De acordo com a cientista, o pedido de patente foi feito ainda em 2007, quando a pesquisa estava em estágio inicial, mas já indicava potencial para se transformar em medicamento. “Nós fizemos um pedido de patente em 2007, quando eu estava muito longe ainda de ter um efeito, muito longe de testar em humanos, bem no início do projeto”, explicou.
A patente, segundo ela, levou 18 anos para ser concedida, o que ocorreu apenas em 2025. No entanto, como o prazo de validade de uma patente é de 20 anos, o tempo se tornou um fator crítico. “A patente só dura 20 anos”, ressaltou.
Tatiana detalha que o grupo de pesquisa seguiu todos os trâmites corretamente, registrando primeiro a patente nacional e, na sequência, a internacional. O problema ocorreu quando a universidade deixou de pagar as taxas necessárias para manter o registro fora do país. “A UFRJ teve um corte de recursos, em particular foram muitos cortados na época de 2015 e 2016, e aí não tinha dinheiro para pagar. Então parou de pagar as patentes internacionais”, afirmou.
Com isso, o Brasil perdeu definitivamente os direitos internacionais sobre a tecnologia. “A internacional foi perdida. Parou de pagar, nunca mais recupera. Não pode refazer, não pode reapresentar. Podem copiar à vontade”, disse. A patente nacional, por sua vez, só foi mantida porque a própria pesquisadora arcou temporariamente com os custos. “Eu paguei do meu bolso por um ano para poder não perder”, relatou.

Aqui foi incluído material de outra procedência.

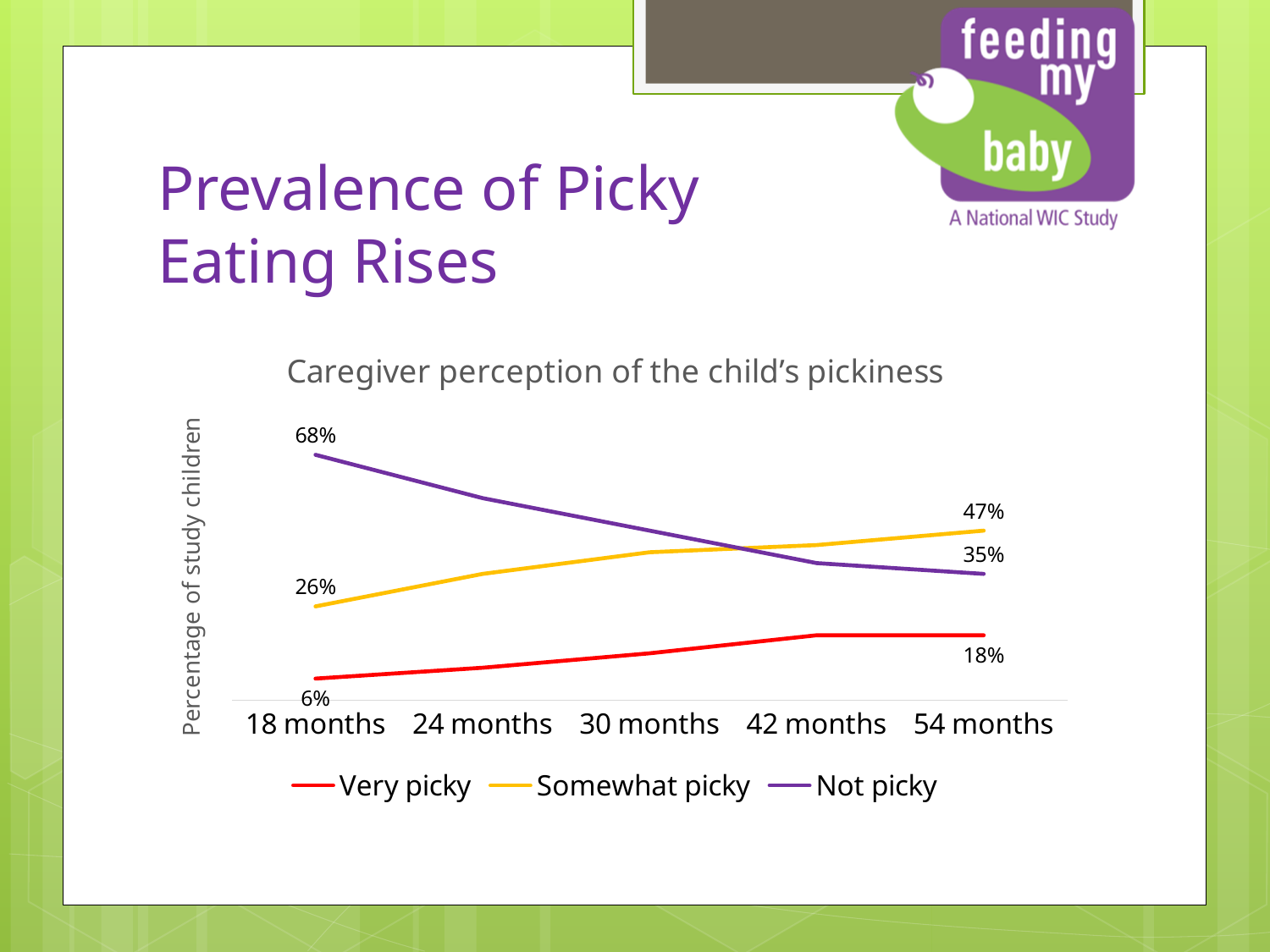
Which series has the lowest value at 18 months? Very picky What is the value for Not picky at 18 months? 68% By how many percentage points does the Not picky value fall from 18 months to 54 months? 33 percentage points What is the title of the chart? Caregiver perception of the child's pickiness How many series does the legend list? 3 How many age points are shown on the x axis? 5 What is the value for Not picky at 54 months? 35% What is the value for Somewhat picky at 54 months? 47% What is the value for Very picky at 18 months? 6% Does the Very picky series rise or fall from 18 months to 54 months? Rise Which series has the highest value at 54 months? Somewhat picky What kind of chart is shown on the slide? Line chart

Para Tatiana Sampaio, o caso exemplifica como decisões orçamentárias têm impactos estruturais e duradouros sobre a ciência. “Esses cortes de gastos têm consequências. A gente podia ter no Brasil a patente internacional”, lamentou.
Ao comentar o contexto político da época, a pesquisadora associou a perda da patente aos cortes realizados durante o governo Michel Temer. “Os cortes no governo do Temer, né? Exatamente”, afirmou. Para ela, houve um projeto deliberado de enfraquecimento da produção científica nacional. “Eles queriam inviabilizar sim. Era um projeto de entregar todo o nosso conhecimento científico, inclusive o pessoal formado nas universidades públicas brasileiras, para utilização fora”, concluiu.

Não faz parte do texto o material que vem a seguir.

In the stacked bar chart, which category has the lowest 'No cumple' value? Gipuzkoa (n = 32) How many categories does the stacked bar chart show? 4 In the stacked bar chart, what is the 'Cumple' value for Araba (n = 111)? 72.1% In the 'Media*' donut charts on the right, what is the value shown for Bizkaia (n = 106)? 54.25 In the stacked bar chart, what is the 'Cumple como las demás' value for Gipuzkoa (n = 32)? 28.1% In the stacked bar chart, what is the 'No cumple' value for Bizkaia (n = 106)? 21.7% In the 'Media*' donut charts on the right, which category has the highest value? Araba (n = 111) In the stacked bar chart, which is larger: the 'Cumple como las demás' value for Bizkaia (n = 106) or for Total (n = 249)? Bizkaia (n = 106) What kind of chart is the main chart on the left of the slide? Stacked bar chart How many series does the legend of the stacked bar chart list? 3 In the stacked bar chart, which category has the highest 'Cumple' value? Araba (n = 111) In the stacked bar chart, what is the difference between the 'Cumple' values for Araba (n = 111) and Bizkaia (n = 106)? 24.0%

A polilaminina é resultado de mais de duas décadas de pesquisa e tem sido apontada como uma das descobertas brasileiras mais promissoras na área biomédica. A perda da patente internacional significa que o país deixa de ter controle e retorno econômico sobre uma tecnologia desenvolvida com recursos públicos e capital intelectual nacional.